I have this overwhelming urge to analyze my emotions, twitches, reasons for someone doing something, and why Starbucks is now sounding rejuvinating verus the usual regurgitating. The fact that I’m analyzing why I’m so analytical is beyond being piteous, yet I continue in my nonpliant ways.
somewhat on the same path but a tad lost in the woods…
Odd, that the one portrait I claim my “pride and joy” is the one I had originally thought as beyond reality, miles of lead I’d never complete. Old Man Dare was indefinitely put off, though it was finished, and I don’t recall how. I blocked redundant and high pitched transit passengers from acknowledgement as I drew, lined, blended. An old man became the putrid suggestion of someone breathing upon my neck; and I squinted, tilted, sighed. TV sitcoms and revered Hollywood productions acted as background while I perfected wrinkles, tweaked greying hair, and shaded shirt collars.
Yes, I’m looking at this portrait, in a sketchbook, but not a sketch. This man pushed me, kicked me, made me grovel in anticipation of a final redemption in my accomplished 2b against bristol. Determined to make the last mark and close the pages on those eyes…

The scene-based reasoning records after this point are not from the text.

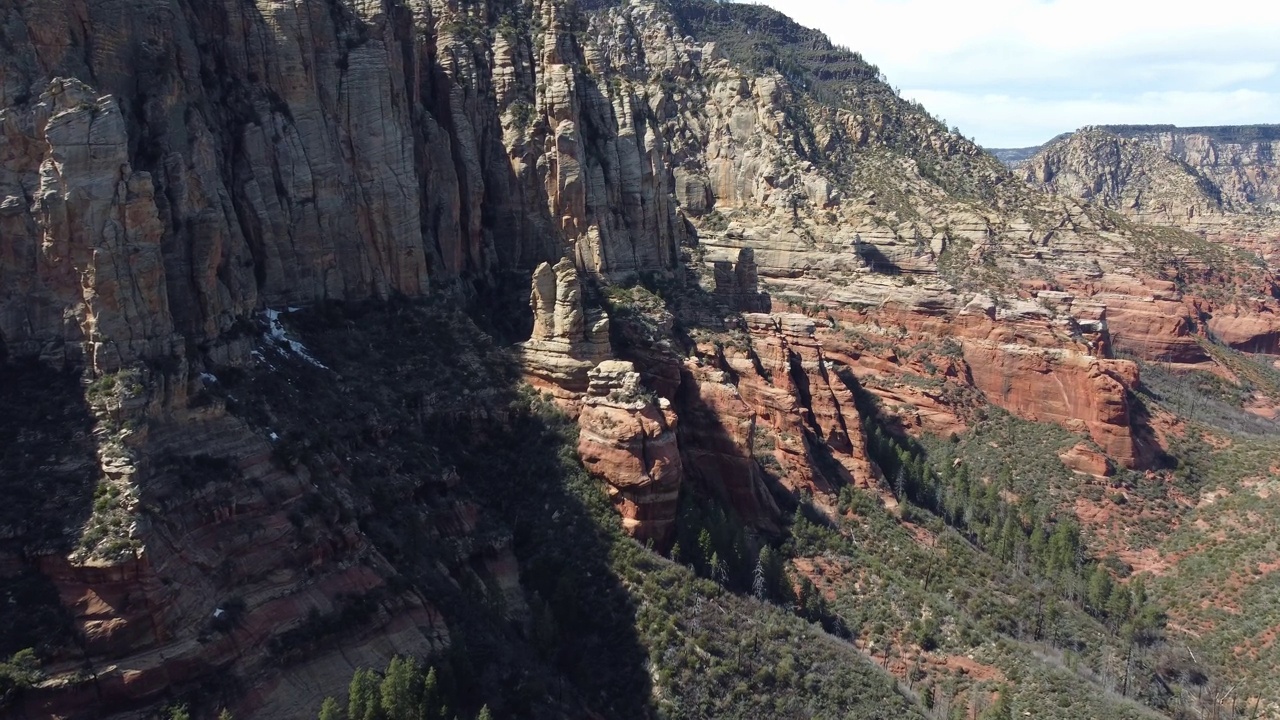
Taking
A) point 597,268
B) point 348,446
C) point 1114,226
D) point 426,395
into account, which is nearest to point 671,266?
point 597,268

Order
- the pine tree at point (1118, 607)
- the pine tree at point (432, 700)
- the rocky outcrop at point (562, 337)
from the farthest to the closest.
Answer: the pine tree at point (1118, 607)
the rocky outcrop at point (562, 337)
the pine tree at point (432, 700)

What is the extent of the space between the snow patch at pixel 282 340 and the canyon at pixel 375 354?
11.1 inches

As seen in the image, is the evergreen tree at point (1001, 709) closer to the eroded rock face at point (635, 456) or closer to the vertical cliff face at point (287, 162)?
the eroded rock face at point (635, 456)

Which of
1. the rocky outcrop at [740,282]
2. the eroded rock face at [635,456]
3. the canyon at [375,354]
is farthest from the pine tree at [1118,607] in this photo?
the rocky outcrop at [740,282]

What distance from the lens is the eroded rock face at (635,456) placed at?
59.0m

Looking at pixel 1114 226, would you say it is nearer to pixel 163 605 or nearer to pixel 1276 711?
pixel 1276 711

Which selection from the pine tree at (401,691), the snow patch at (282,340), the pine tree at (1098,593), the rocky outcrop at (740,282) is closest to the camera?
the pine tree at (401,691)

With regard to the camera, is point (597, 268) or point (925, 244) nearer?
point (597, 268)

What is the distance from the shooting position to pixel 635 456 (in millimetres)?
59062

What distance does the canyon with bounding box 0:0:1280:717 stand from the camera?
125ft

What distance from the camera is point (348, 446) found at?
51.0 meters

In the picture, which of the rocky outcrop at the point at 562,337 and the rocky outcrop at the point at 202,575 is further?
the rocky outcrop at the point at 562,337

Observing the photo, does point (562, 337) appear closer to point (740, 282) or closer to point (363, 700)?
point (363, 700)

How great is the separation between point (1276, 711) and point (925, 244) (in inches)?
3137
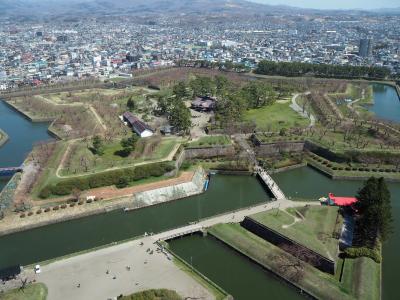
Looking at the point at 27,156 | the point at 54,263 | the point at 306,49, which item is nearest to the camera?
the point at 54,263

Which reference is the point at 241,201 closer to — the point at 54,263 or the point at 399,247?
the point at 399,247

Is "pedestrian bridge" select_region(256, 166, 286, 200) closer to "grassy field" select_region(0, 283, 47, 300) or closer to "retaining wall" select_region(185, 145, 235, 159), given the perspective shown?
"retaining wall" select_region(185, 145, 235, 159)

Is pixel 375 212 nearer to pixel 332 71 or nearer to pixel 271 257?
pixel 271 257

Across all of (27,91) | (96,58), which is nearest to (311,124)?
(27,91)

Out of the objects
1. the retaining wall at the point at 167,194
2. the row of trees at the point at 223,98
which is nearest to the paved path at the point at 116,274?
the retaining wall at the point at 167,194

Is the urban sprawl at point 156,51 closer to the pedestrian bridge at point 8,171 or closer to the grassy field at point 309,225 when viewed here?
the pedestrian bridge at point 8,171

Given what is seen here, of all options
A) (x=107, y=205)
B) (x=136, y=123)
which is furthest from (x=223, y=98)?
(x=107, y=205)

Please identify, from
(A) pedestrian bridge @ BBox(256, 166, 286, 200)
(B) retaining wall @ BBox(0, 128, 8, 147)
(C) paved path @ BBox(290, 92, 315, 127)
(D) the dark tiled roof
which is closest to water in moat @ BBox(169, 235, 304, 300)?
(A) pedestrian bridge @ BBox(256, 166, 286, 200)
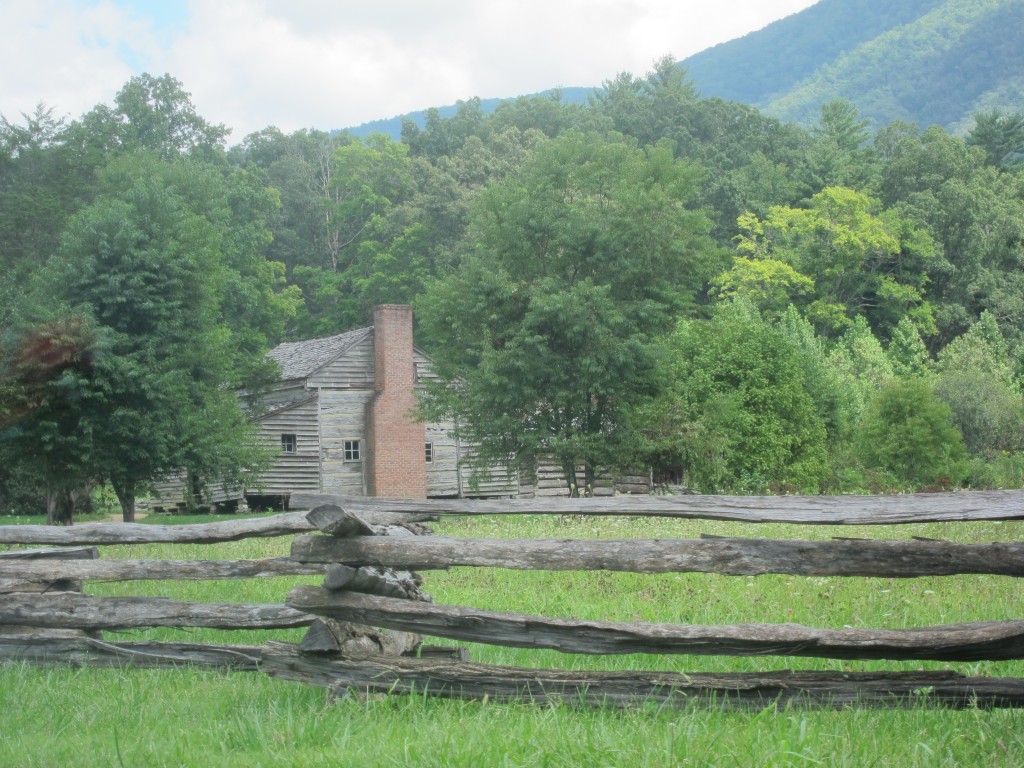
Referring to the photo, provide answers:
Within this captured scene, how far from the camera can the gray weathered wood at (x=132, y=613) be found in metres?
6.96

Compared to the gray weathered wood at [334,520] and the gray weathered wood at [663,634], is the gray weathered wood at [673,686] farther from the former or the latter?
the gray weathered wood at [334,520]

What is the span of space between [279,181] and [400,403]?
130 ft

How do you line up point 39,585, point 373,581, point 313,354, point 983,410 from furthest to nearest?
point 313,354
point 983,410
point 39,585
point 373,581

lost…my mind is wandering so much today, vaseline has been injected into my whatevers and I fly with this…sense of carelessness covered in cloak of anticipation. Of what I haven’t the faintest. I want this, I want that, don’t, do, lie to myself, sing loudly with a song, curse it the next second. I do believe my world has been tossed and shaken up the past few weeks, and I look forward to the next occurance, as I think it will actually balance all this rubble flat to the ground. If not, well, at least the rocks will be up in the air ready for me to throw at the next annoyance in my way.